- Exercise data:
= = = = =

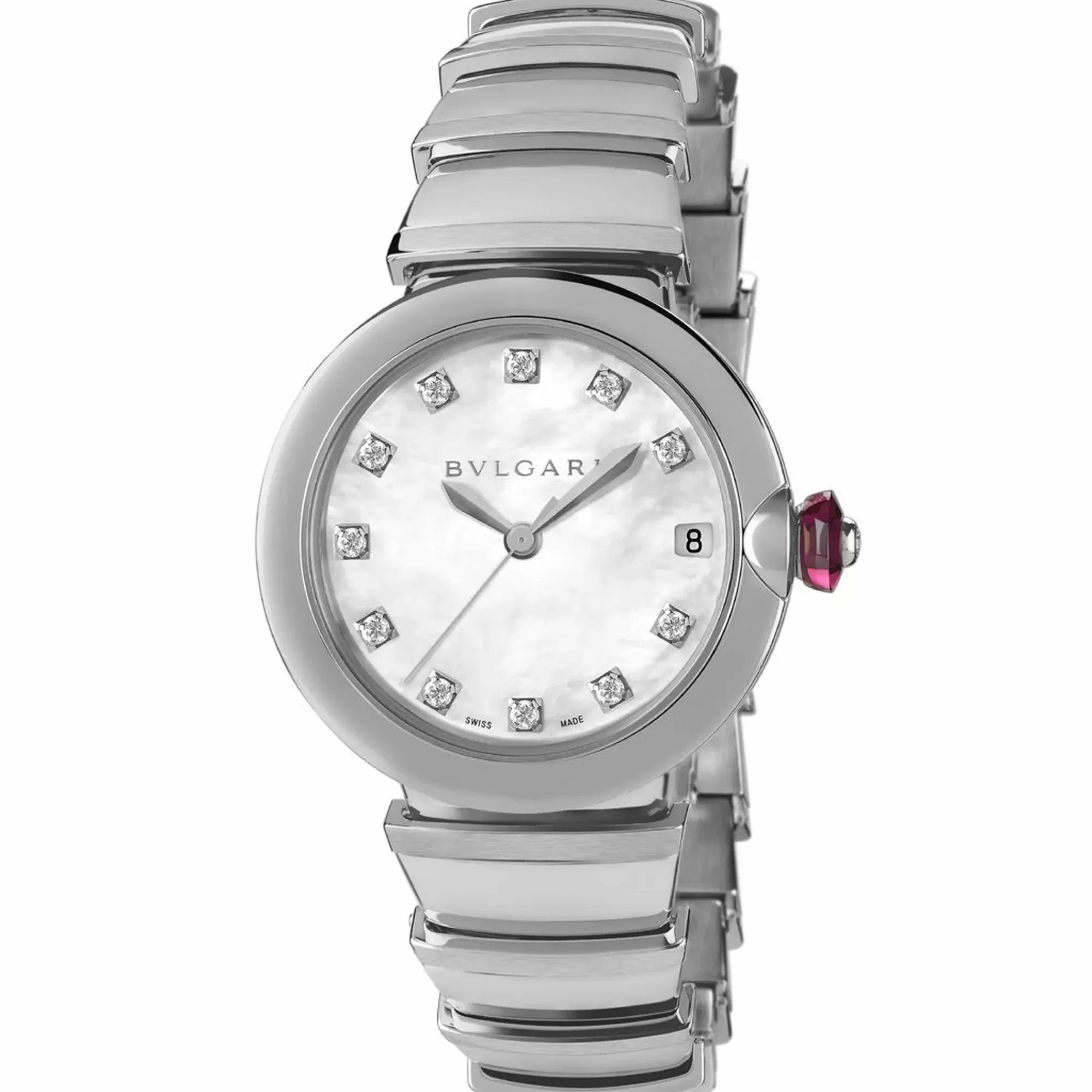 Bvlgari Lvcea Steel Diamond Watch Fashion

= = = = =

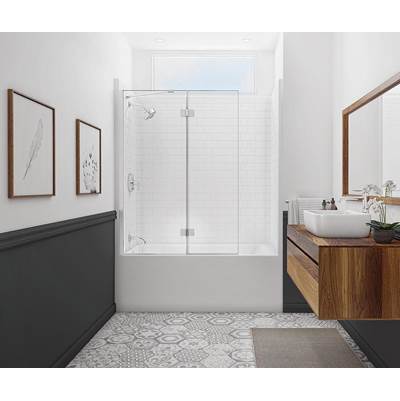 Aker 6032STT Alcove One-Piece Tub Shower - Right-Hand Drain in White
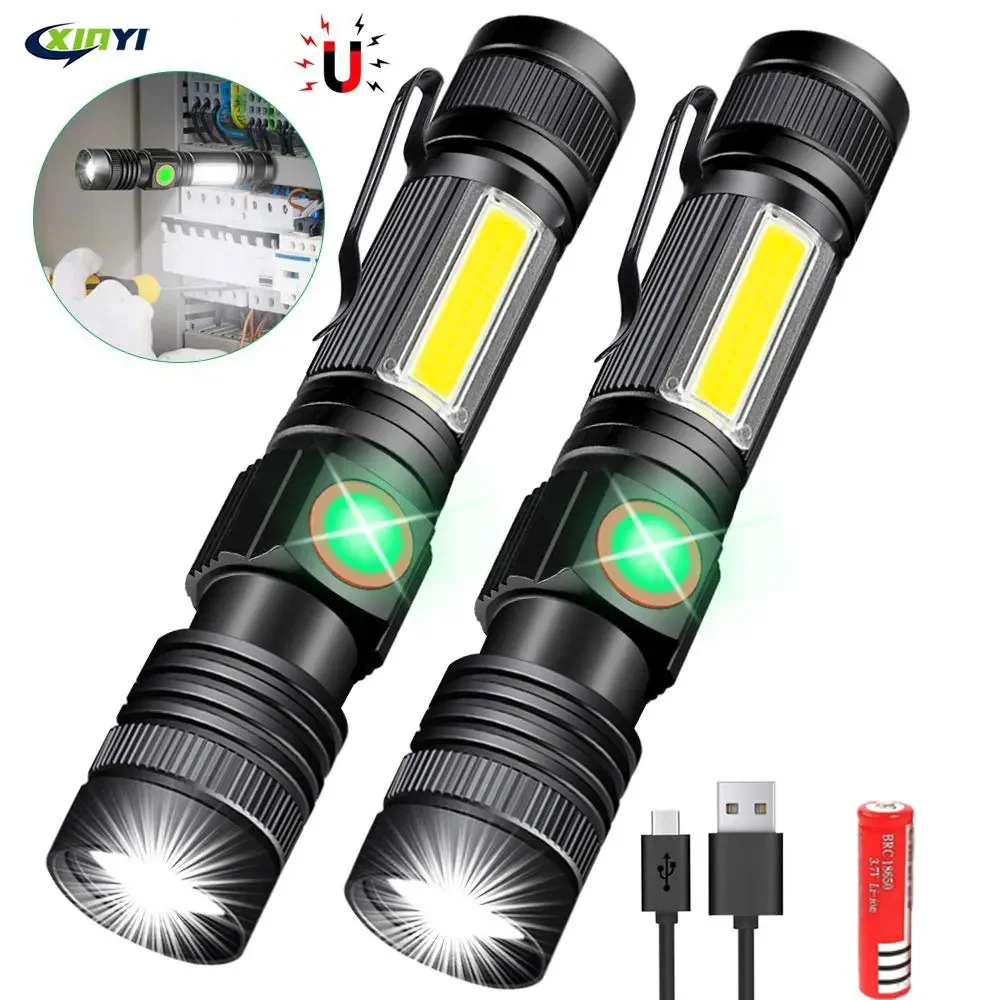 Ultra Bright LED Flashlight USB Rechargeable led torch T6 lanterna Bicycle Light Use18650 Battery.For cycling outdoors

= = = = =

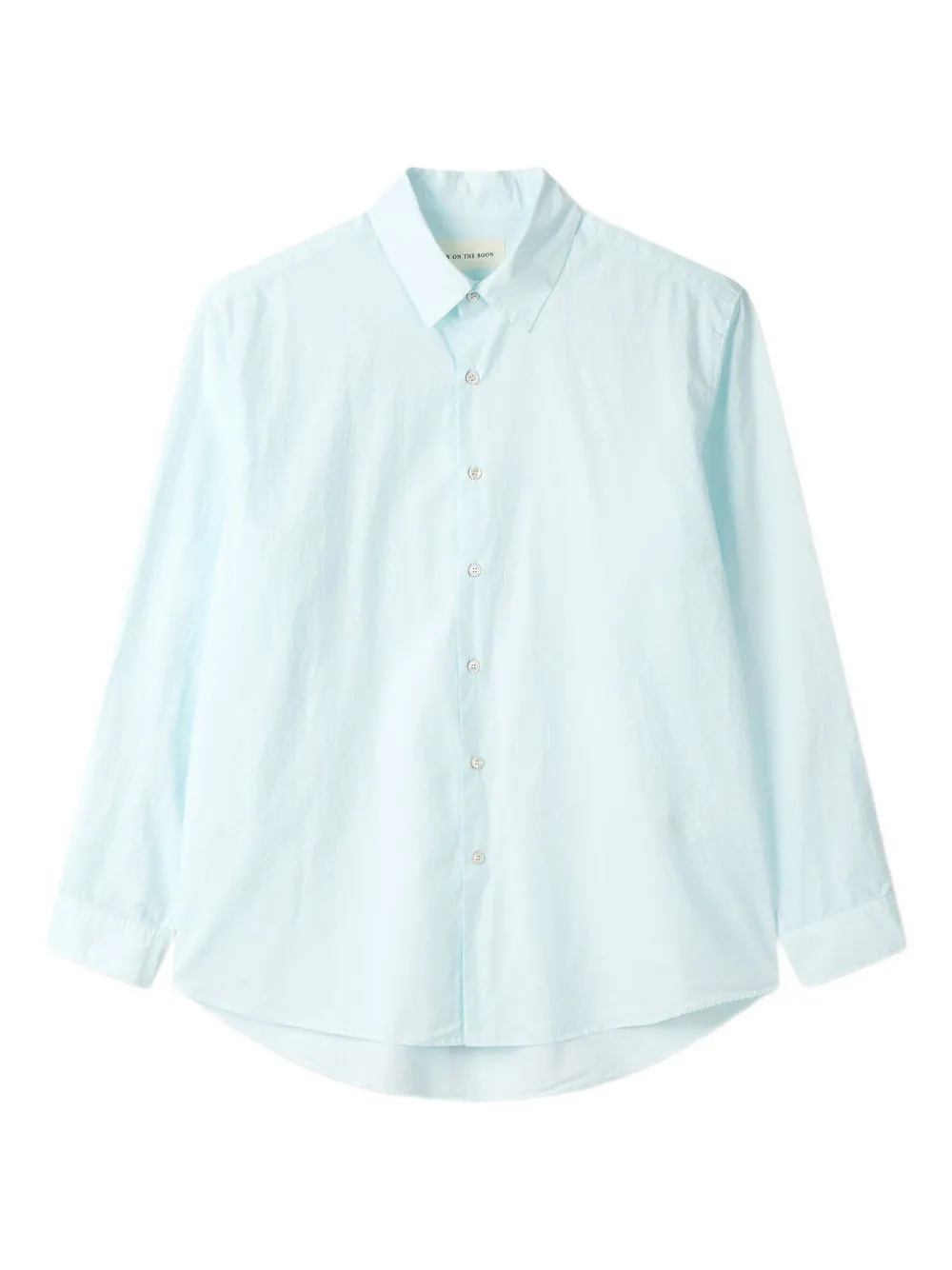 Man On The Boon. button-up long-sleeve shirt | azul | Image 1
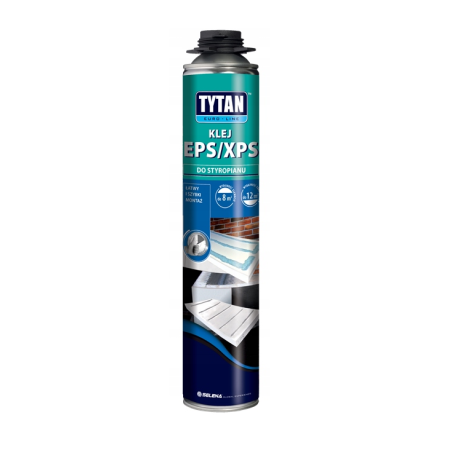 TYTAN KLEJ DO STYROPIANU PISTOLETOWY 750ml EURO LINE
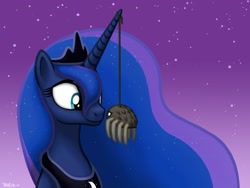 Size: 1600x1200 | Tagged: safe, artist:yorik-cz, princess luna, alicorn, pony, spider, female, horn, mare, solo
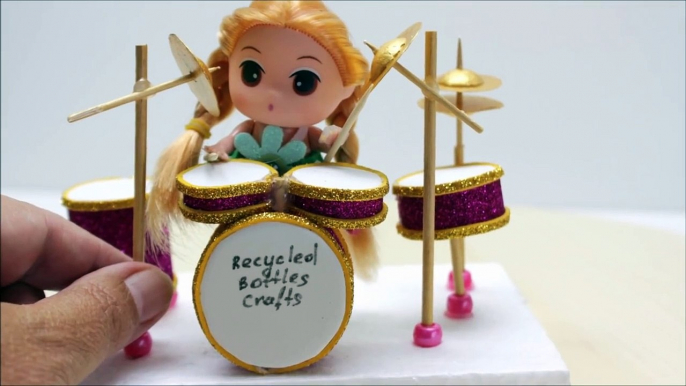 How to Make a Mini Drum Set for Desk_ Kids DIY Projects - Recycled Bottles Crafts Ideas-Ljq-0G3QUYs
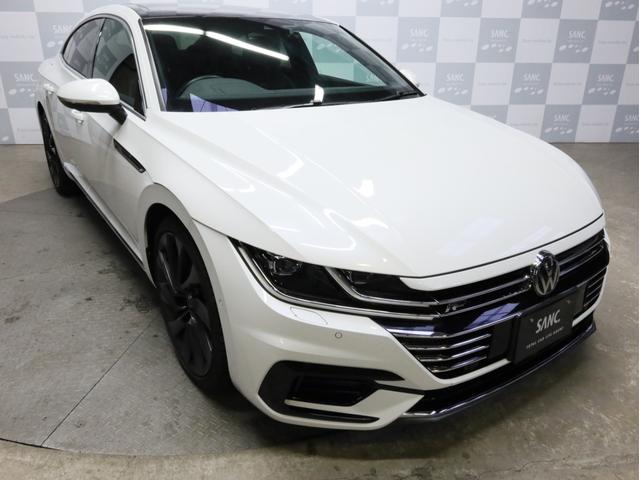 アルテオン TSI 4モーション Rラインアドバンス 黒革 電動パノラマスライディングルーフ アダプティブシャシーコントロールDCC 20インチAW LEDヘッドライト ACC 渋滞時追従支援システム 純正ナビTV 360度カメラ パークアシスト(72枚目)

= = = = =

Can you update the items starting at the one containing "Aker 6032STT Alcove" and ending at the one containing "Ultra Bright LED" by changing "Right-Hand" to "Left-Hand" and leaving everything else unchanged? Give back only those items, without the pictures.

 Aker 6032STT Alcove One-Piece Tub Shower - Left-Hand Drain in White
 Ultra Bright LED Flashlight USB Rechargeable led torch T6 lanterna Bicycle Light Use18650 Battery.For cycling outdoors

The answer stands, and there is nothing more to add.